Spider-Man, directed by Sam Raimi, is based on the 1960s era comic book of the same name. Starring Tobey Maguire, it tells the story of Peter Parker, a bespectacled high school student who is bullied by his classmates because of his smarts – he’s a classic teenage geek. While visiting a science museum, Parker is bit on the hand by a genetically altered spider – he is infected with all the spider genes and, after a short time is able to do anything a spider can. His body bulks out, he’s able to walk up walls, spin webs, and has extraordinary strength. His vision is corrected, so off go the glasses and out comes a transformed Peter – a newspaper photographer most of the time, but in his off-hours, he’s Spider-Man.

Every superhero needs a supervillain and here it’s the Green Goblin, the alter ego of Parker’s best friend’s dad Norman Osborne (Willem Defoe). Osborne is a scientist who develops weapons for the U.S. military. While working on a prototype for a supersonic glider, and under pressure to get a new, large contract from the government, Osborne takes a performance enhancing elixir. Unfortunately, though, the drugs accentuate his megalomania. Defoe’s performance is amazing: like Parker he has two lives. He’s a wealthy, successful businessman but he’s also the Green Goblin, seeking revenge on the military industrial complex that dumps him and his industry.

So it’s all set up: a villain out to destroy and an unlikely hero capable of saving the day. The skirmishes between the Green Goblin and Spider-Man give plenty of opportunity for the digitally enhanced special effects to amaze you. And expect lots of fights. This is, after all, an action adventure movie based on a comic book. But what makes it so interesting and different is the post 9/11 New York City. There are a couple of brief references to “the bombing” and, in one scene, where Goblin has set an apartment building on fire, the New York firefighters and police are right there, bravely running into the flames to rescue victims. Spider-Man joins them. It becomes a moment of transference. All the huge regard that the public has expressed for the efforts of the 9/11 rescue workers gets associated with Spider-Man and he not only helps them, he can do things that they simply cannot.

In the hands of scriptwriter David Koepp and director Raimi, Spider-Man is a moral fable and a love story.

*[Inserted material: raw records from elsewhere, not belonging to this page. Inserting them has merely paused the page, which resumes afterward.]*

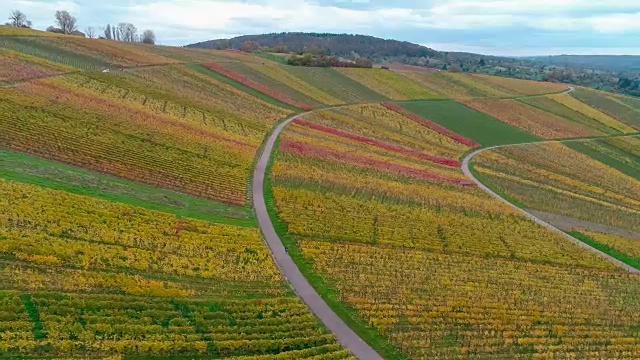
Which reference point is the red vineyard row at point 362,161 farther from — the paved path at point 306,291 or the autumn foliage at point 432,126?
the autumn foliage at point 432,126

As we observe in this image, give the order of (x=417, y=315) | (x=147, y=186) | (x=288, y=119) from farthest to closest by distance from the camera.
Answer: (x=288, y=119) → (x=147, y=186) → (x=417, y=315)

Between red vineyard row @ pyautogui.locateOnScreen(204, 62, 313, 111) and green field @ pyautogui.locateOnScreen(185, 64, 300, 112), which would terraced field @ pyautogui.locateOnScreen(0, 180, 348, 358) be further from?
red vineyard row @ pyautogui.locateOnScreen(204, 62, 313, 111)

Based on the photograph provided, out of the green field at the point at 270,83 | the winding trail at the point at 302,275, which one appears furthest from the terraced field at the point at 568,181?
the green field at the point at 270,83

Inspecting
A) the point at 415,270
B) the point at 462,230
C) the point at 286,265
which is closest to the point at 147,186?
the point at 286,265

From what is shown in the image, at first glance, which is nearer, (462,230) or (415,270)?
(415,270)

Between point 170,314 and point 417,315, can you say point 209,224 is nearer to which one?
point 170,314

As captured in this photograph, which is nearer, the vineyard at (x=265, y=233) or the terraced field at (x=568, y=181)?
the vineyard at (x=265, y=233)
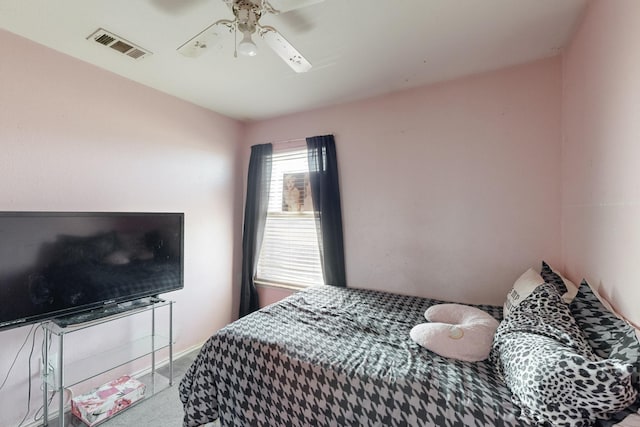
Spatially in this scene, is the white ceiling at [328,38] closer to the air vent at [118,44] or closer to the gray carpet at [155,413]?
the air vent at [118,44]

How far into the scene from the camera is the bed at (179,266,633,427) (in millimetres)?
1086

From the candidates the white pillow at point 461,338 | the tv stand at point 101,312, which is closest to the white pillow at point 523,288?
the white pillow at point 461,338

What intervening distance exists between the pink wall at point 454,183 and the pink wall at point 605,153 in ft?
0.55

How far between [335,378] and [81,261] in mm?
1750

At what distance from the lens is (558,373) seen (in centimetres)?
87

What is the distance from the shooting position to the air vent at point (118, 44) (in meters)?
1.67

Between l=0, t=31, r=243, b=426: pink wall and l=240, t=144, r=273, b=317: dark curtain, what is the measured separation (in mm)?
189

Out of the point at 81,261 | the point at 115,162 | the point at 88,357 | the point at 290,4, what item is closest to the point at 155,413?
the point at 88,357

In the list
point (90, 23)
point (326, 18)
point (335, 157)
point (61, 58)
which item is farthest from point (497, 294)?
point (61, 58)

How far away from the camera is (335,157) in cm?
275

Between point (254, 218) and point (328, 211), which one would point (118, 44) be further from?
point (328, 211)

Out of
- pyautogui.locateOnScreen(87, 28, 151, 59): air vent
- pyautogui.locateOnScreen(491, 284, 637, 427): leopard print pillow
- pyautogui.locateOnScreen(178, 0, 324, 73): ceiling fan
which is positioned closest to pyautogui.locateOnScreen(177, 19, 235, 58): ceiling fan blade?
pyautogui.locateOnScreen(178, 0, 324, 73): ceiling fan

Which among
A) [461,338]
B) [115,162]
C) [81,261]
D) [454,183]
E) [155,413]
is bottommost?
[155,413]

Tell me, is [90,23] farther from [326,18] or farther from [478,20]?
[478,20]
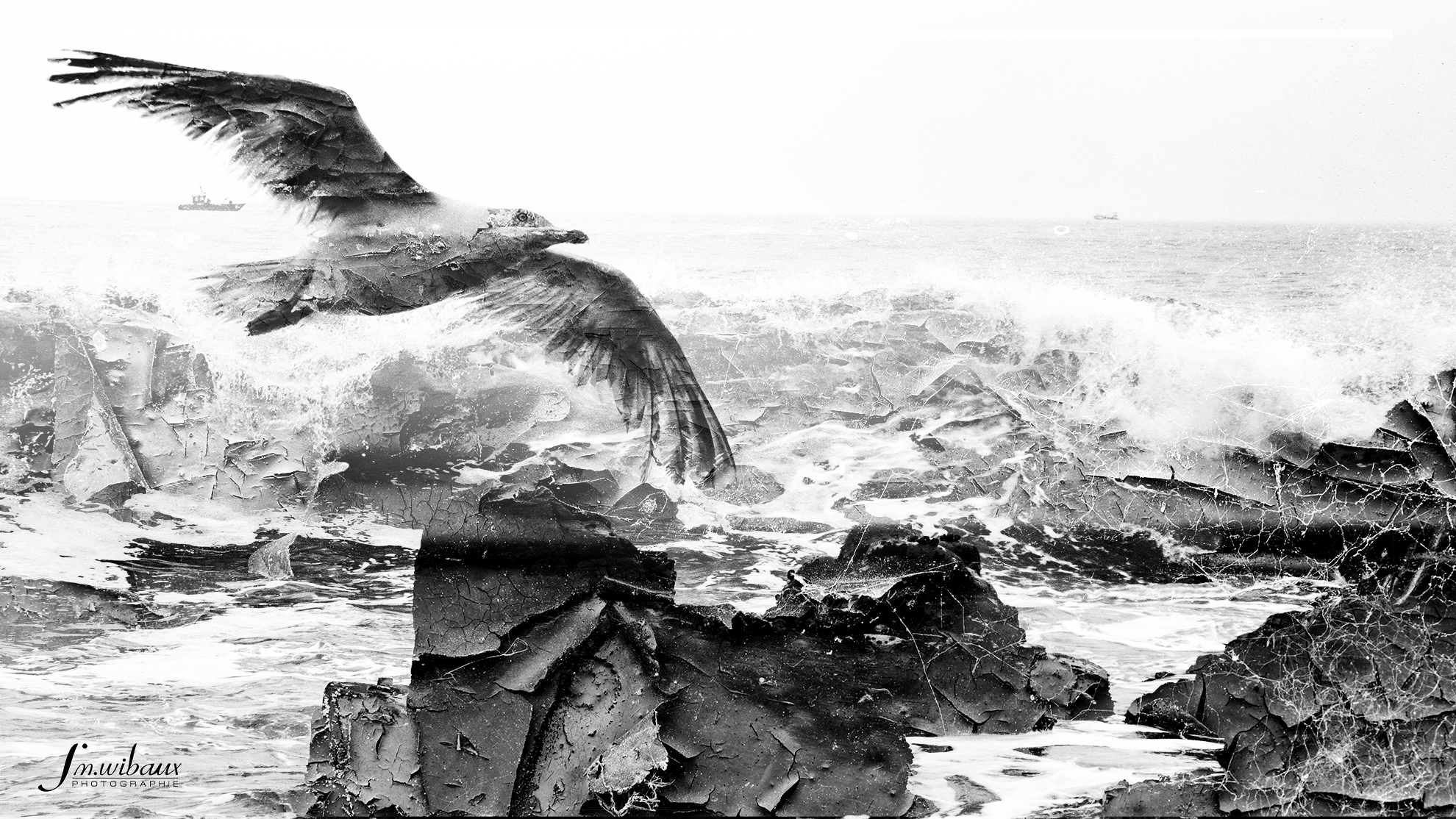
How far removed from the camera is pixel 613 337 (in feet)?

Peter Parker’s guardian and uncle Ben (Cliff Robertson) provide the moral fable. When he notices the changes in his nephew, he advises: "With great power there must also come great responsibility."

Sadly it’s the last conversation between uncle and nephew: Ben is murdered. Peter grieves but chooses to honour his uncle’s memory by taking great responsibility for the safety and welfare of others. It’s a choice that makes you want to cheer, especially when contrasted with the Green Goblin who uses his power to destroy. The great power of the military industrial complex is pitted against the great power of an individual who chooses for the good: a metaphor, perhaps, of the central dilemma of North American life: what is the good, in a time of great evil?

The love story is the sweetest part of the movie. Peter Parker loves the girl next door, Mary Jane Watson (Kirsten Dunst). She, of course, doesn’t love him, doesn’t even notice him. But through a series of coincidences, she’s saved, time and again, by Spider-Man, and slowly, falls for him, and for Parker. Maguire and Dunst create some wonderfully romantic moments. The famous upside-down, half-mask off kiss is an instant cinematic classic.

Mary Jane may never know how much Peter Parker loves her, and his unrequited love makes for a tenderness and vulnerability that is very appealing. For in the end, this film is all about love: Peter’s love for Mary Jane, Uncle Ben’s love for Peter, Spider-Man’s love for justice and for freedom. It is far from the most profound movie you’ll ever see, and some may find the fighting and the violence too much to take. But this movie gets lots of things right and delivers a message that’s timely, good and in it’s own way, inspiring.

Peter Elliott is dean of Christ Church Cathedral, diocese of New Westminster.